Cracovians (Polish: Krakowiacy) are an ethnographic subgroup of the Polish nation, who resides in the historic region of Lesser Poland around the city of Kraków. They use their own dialect, which belongs to the Lesser Polish dialect cluster of the Polish language, and are mostly Roman Catholic.

The Cracowians are divided into two geographic subgroups, the Eastern Cracowians who inhabit the areas north and east of Kraków from Jędrzejów and Miechów to Tarnów, and the Western Cracowians who reside west and north of Kraków — their traditional dress is considered to be the quintessential Kraków folk costume (stroj krakowski).

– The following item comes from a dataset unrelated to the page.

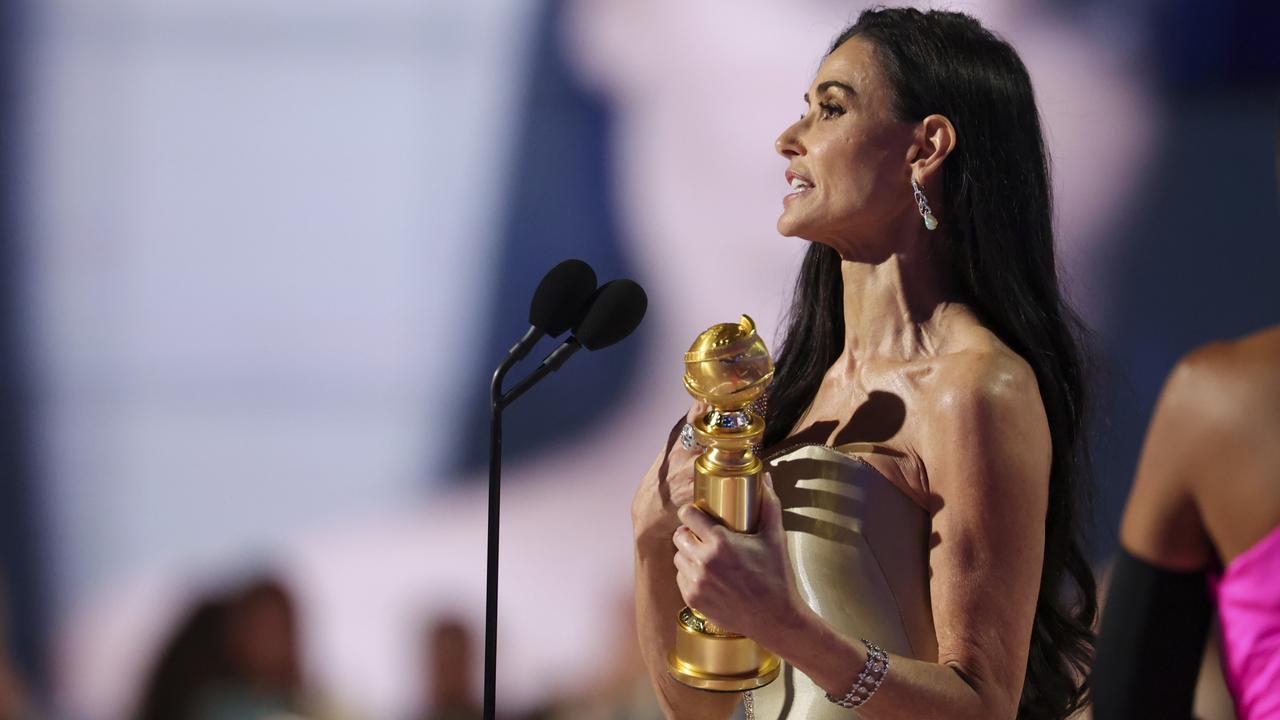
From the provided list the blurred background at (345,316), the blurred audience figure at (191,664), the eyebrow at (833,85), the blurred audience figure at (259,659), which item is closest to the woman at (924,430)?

In the south (north of the Gorals), the extent of the Cracowians reaches the line marked by the towns of Bielsko-Biała, Wadowice, Kalwaria Zebrzydowska, Myślenice, Lipnica Murowana and Tarnów. In the east, the boundary between the Krakowiacy and the Sandomierzacy is not well established, reaching as far as Tarnów and Połaniec. In the west, the Cracowians reaches the Przemsza river, which has for centuries marked the border between Lesser Poland and Silesia. In the north, they reach the line marked by Częstochowa and Kielce.

The folklore of the Cracowians inspired several Polish artists, especially in the Young Poland period. Furthermore, Wojciech Bogusławski's "Krakowiacy i Gorale", regarded as the first Polish national opera, premiered in Warsaw on 1 March 1794.

Sources 
 Encyklopedia Polski. wyd. Wydawnictwo Ryszard Kluszczynski, Kraków 1996.